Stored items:
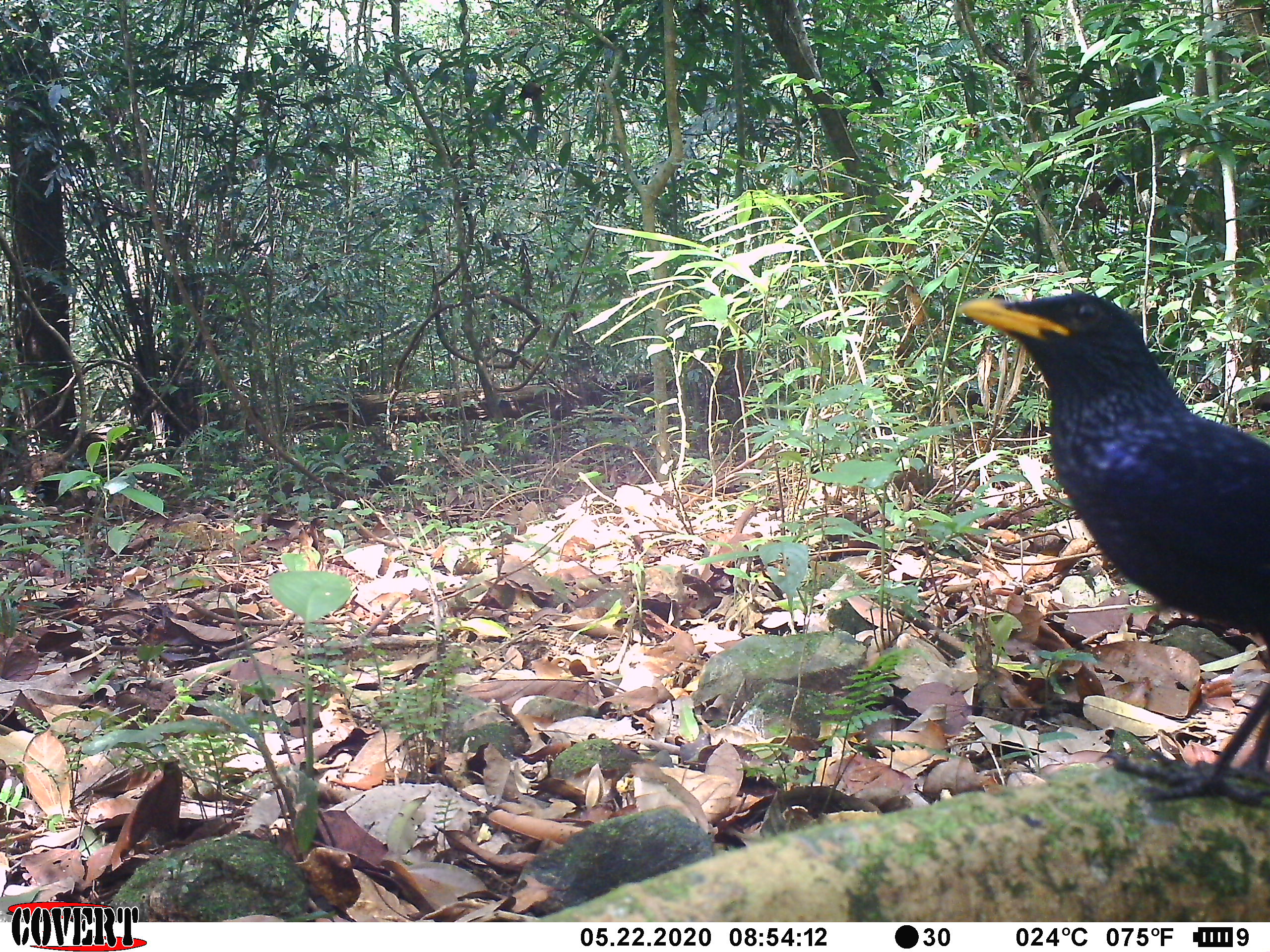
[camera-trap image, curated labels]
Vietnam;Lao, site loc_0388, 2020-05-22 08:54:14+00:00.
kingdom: Animalia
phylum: Chordata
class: Aves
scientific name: Aves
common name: bird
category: unidentified bird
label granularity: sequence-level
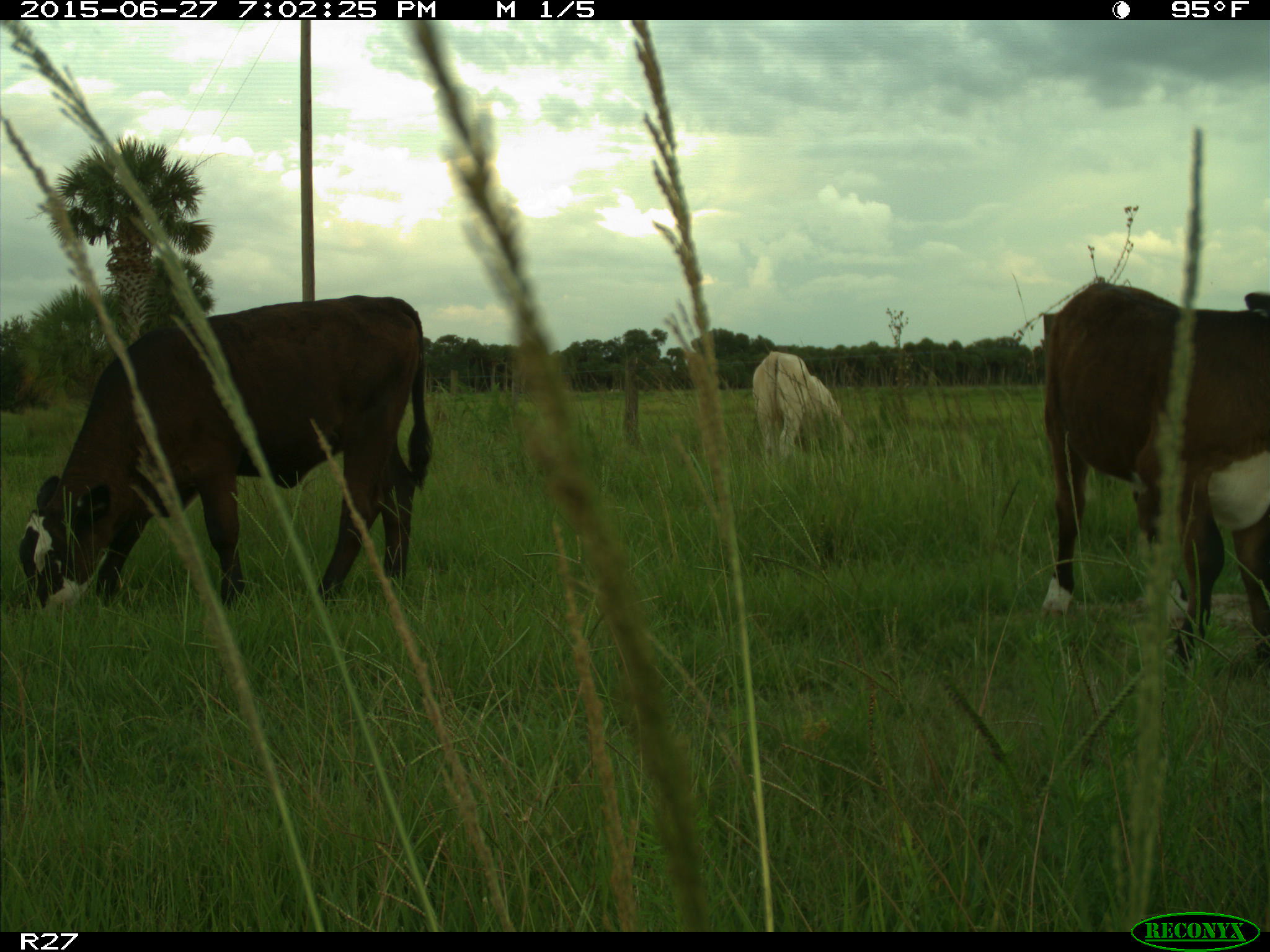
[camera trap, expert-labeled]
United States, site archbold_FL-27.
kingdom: Animalia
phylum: Chordata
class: Mammalia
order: Artiodactyla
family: Bovidae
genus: Bos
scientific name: Bos taurus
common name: domestic cow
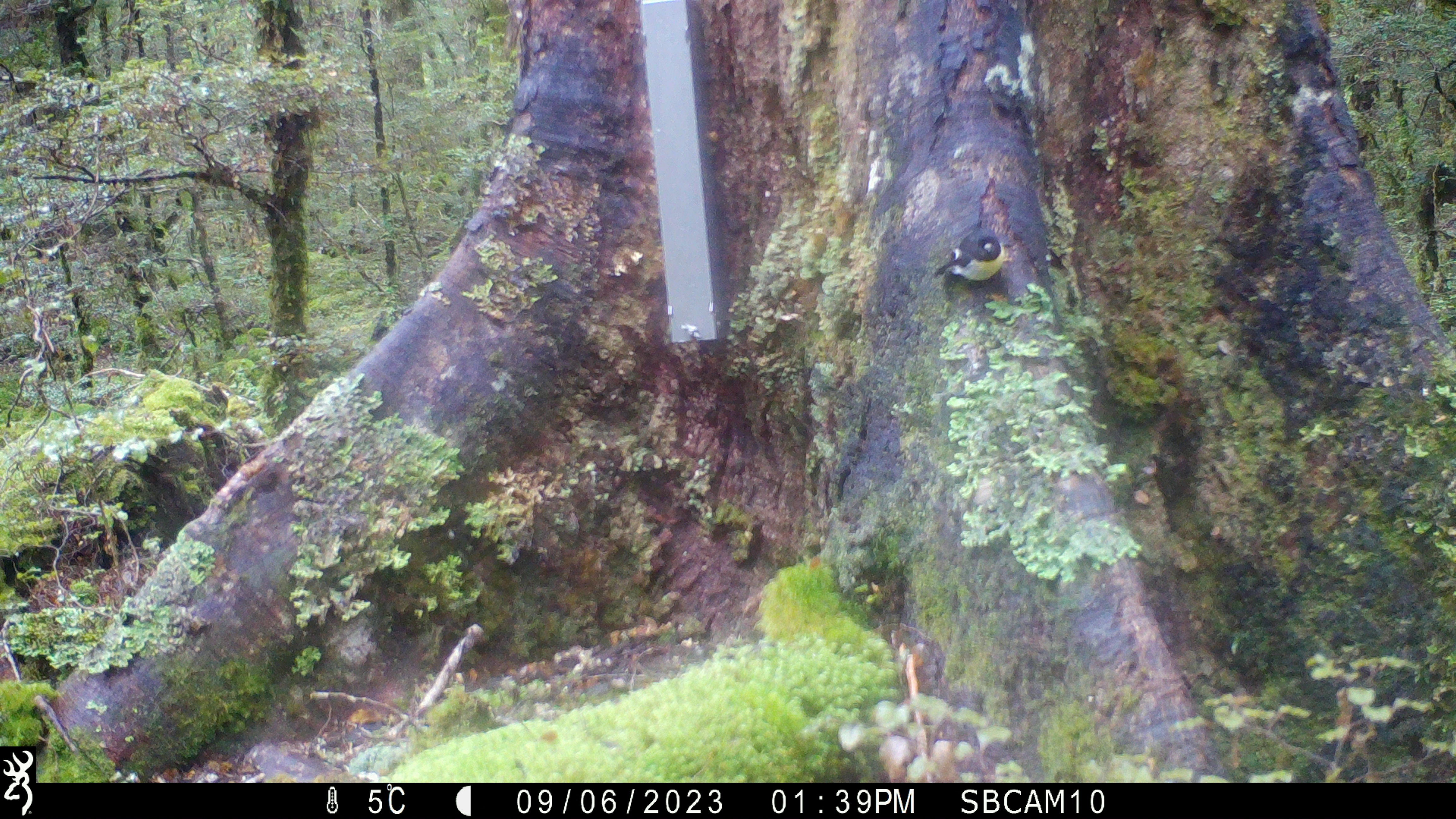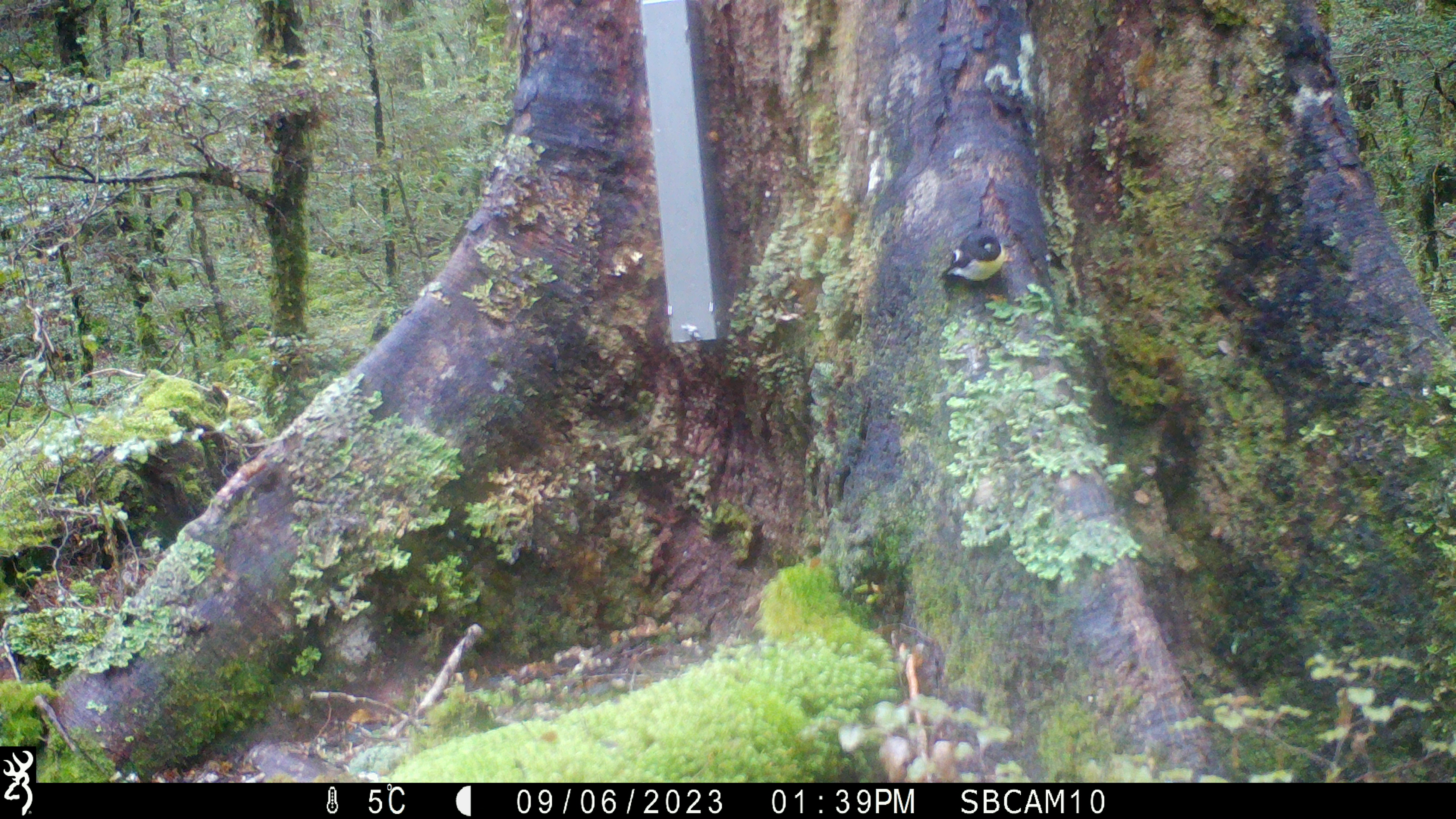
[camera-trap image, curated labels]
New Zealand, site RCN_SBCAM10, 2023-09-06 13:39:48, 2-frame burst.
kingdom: Animalia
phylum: Chordata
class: Aves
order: Passeriformes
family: Petroicidae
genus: Petroica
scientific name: Petroica macrocephala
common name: tomtit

What this task involves -
Type out the entries again without a single change, and leave the pictures out.

Response to this task -
[camera-trap image, curated labels]
Vietnam;Lao, site loc_0388, 2020-05-22 08:54:14+00:00.
kingdom: Animalia
phylum: Chordata
class: Aves
scientific name: Aves
common name: bird
category: unidentified bird
label granularity: sequence-level
[camera trap, expert-labeled]
United States, site archbold_FL-27.
kingdom: Animalia
phylum: Chordata
class: Mammalia
order: Artiodactyla
family: Bovidae
genus: Bos
scientific name: Bos taurus
common name: domestic cow
[camera-trap image, curated labels]
New Zealand, site RCN_SBCAM10, 2023-09-06 13:39:48, 2-frame burst.
kingdom: Animalia
phylum: Chordata
class: Aves
order: Passeriformes
family: Petroicidae
genus: Petroica
scientific name: Petroica macrocephala
common name: tomtit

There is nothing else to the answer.